Exercise data START
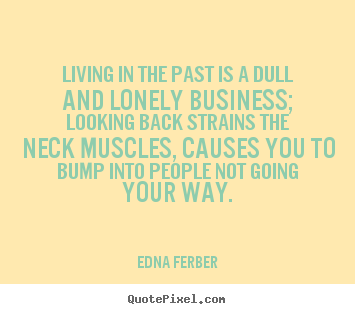 How to make picture quotes about life - Living in the past is a dull and lonely business; looking back..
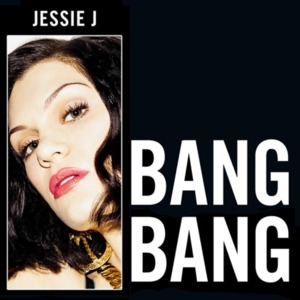 Bang Bang (Solo Version) - Jessie J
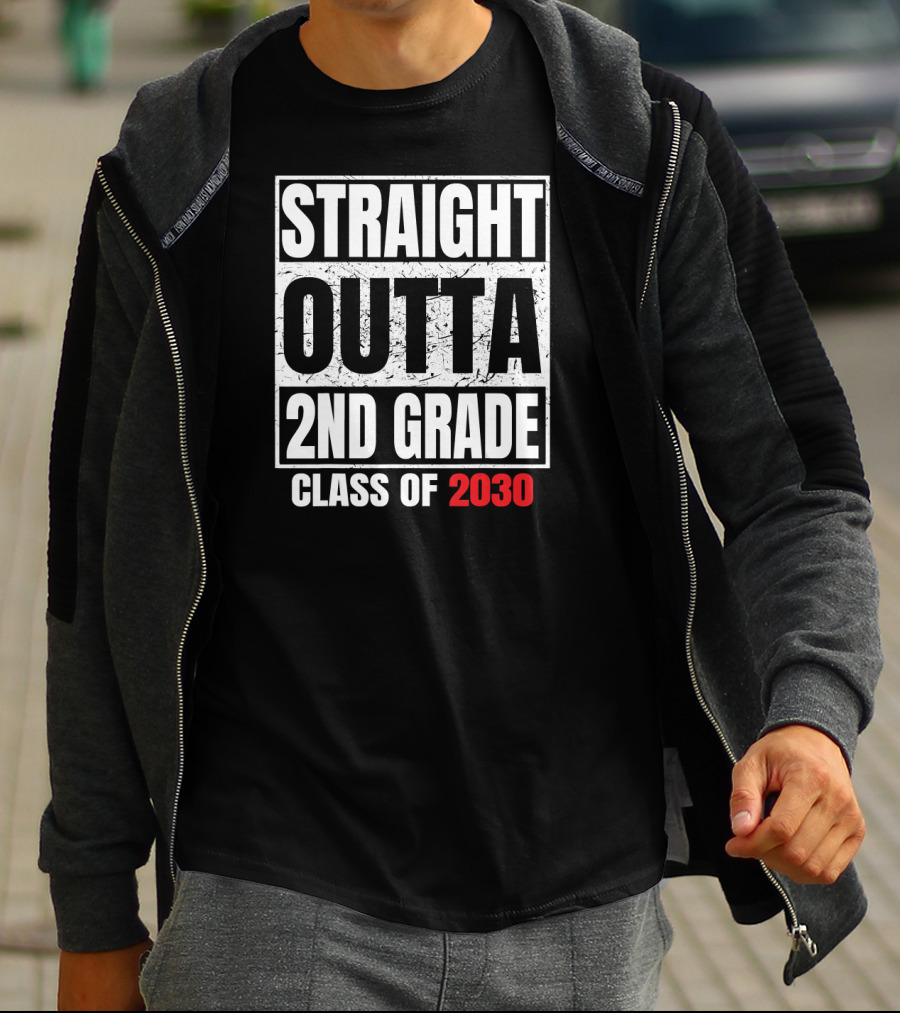 Straight Outta 2nd Grade Class Of 2030 Graduation Grad T-Shirt
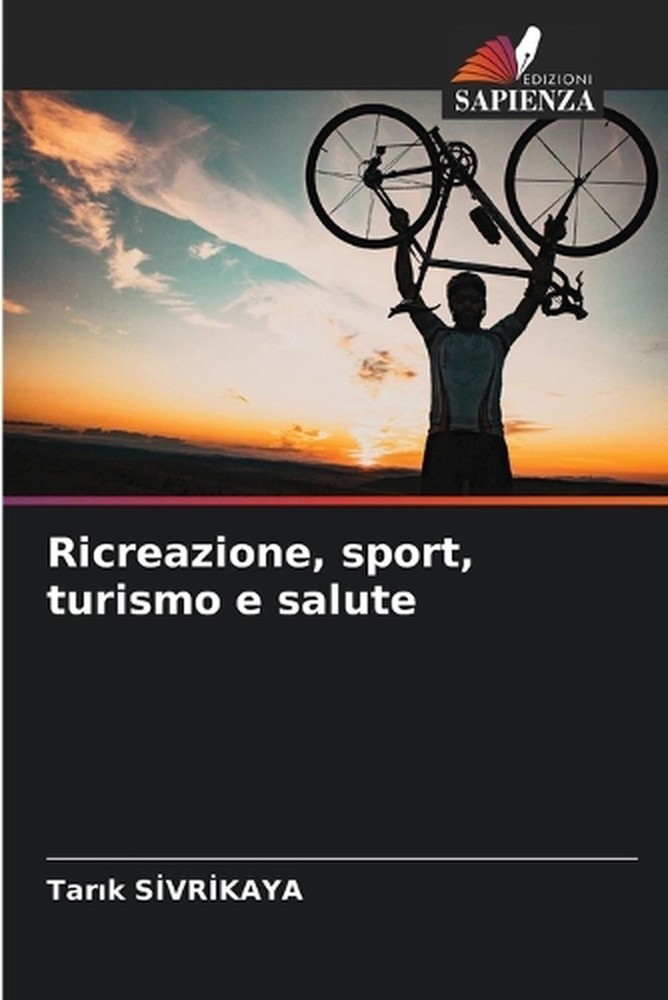 Ricreazione, sport, turismo e salute by Tar?k S?vr?kaya (Italian) Paperback Book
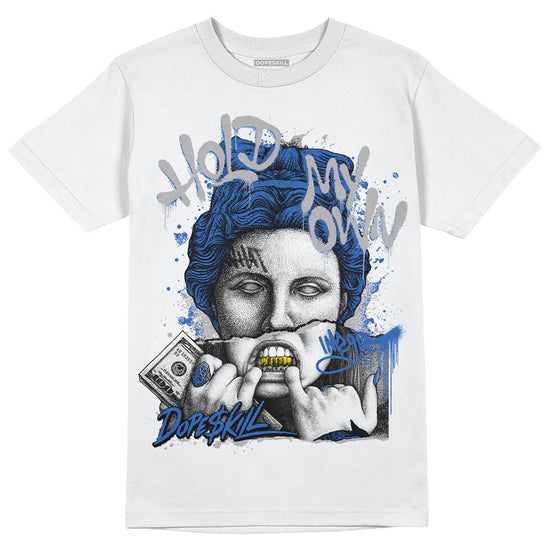 Jordan 1 High OG "True Blue" DopeSkill T-Shirt Hold My Own Graphic Streetwear - White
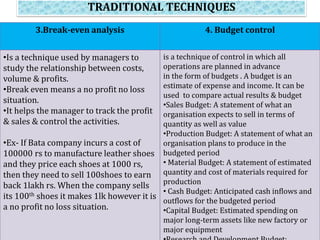 TRADITIONAL TECHNIQUES
3.Break-even analysis 4. Budget control
•Is a technique used by managers to
study the relationship between costs,
volume & profits.
•Break even means a no profit no loss
situation.
•It helps the manager to track the profit
& sales & control the activities.
•Ex- If Bata company incurs a cost of
100000 rs to manufacture leather shoes
and they price each shoes at 1000 rs,
then they need to sell 100shoes to earn
back 1lakh rs. When the company sells
its 100th shoes it makes 1lk however it is
a no profit no loss situation.
is a technique of control in which all
operations are planned in advance
in the form of budgets . A budget is an
estimate of expense and income. It can be
used to compare actual results & budget
•Sales Budget: A statement of what an
organisation expects to sell in terms of
quantity as well as value
•Production Budget: A statement of what an
organisation plans to produce in the
budgeted period
• Material Budget: A statement of estimated
quantity and cost of materials required for
production
• Cash Budget: Anticipated cash inflows and
outflows for the budgeted period
•Capital Budget: Estimated spending on
major long-term assets like new factory or
major equipment
 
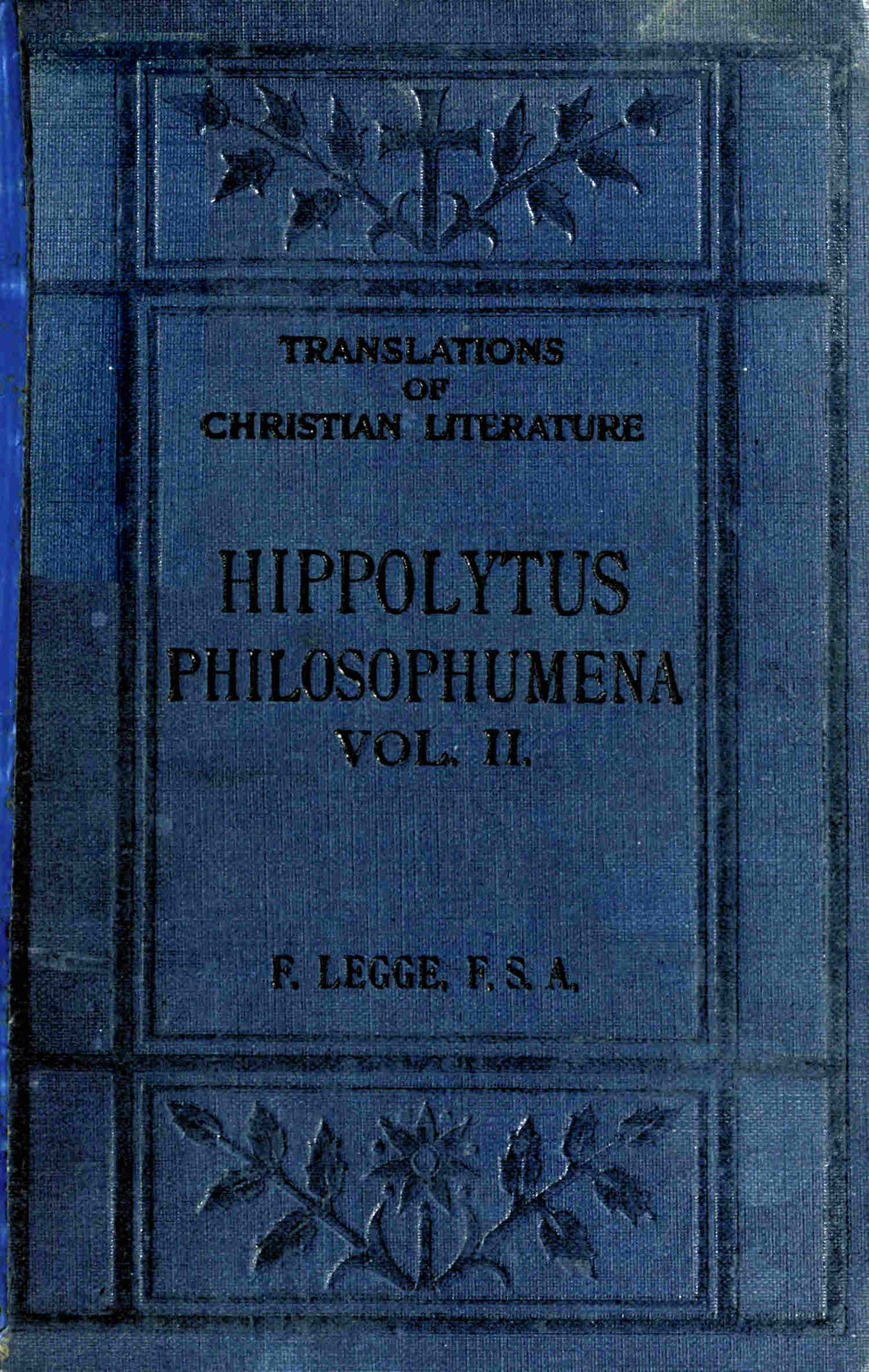 Philosophumena; or, The refutation of all heresies, Volume II Philosophumena; or, The refutation of all heresies, Volume II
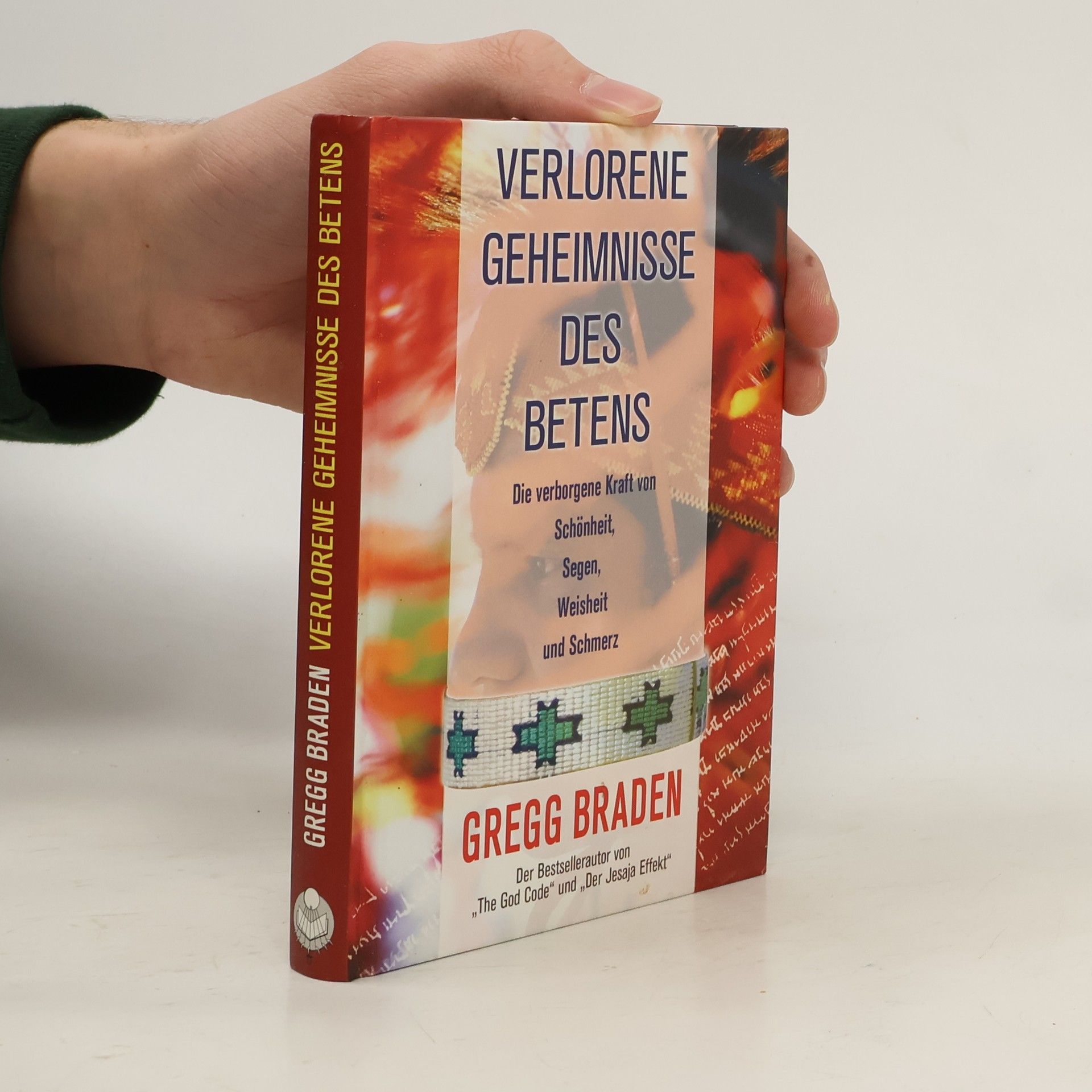 Gregg Braden Verlorene Geheimnisse des Betens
Exercise data END
Aim of the task: Everything in the material above from the line that has "incurs a cost of" through the line that has "Estimated spending on" must be duplicated exactly, with no other lines given.

Written answer:
•Ex- If Bata company incurs a cost of
100000 rs to manufacture leather shoes
and they price each shoes at 1000 rs,
then they need to sell 100shoes to earn
back 1lakh rs. When the company sells
its 100th shoes it makes 1lk however it is
a no profit no loss situation.
is a technique of control in which all
operations are planned in advance
in the form of budgets . A budget is an
estimate of expense and income. It can be
used to compare actual results & budget
•Sales Budget: A statement of what an
organisation expects to sell in terms of
quantity as well as value
•Production Budget: A statement of what an
organisation plans to produce in the
budgeted period
• Material Budget: A statement of estimated
quantity and cost of materials required for
production
• Cash Budget: Anticipated cash inflows and
outflows for the budgeted period
•Capital Budget: Estimated spending on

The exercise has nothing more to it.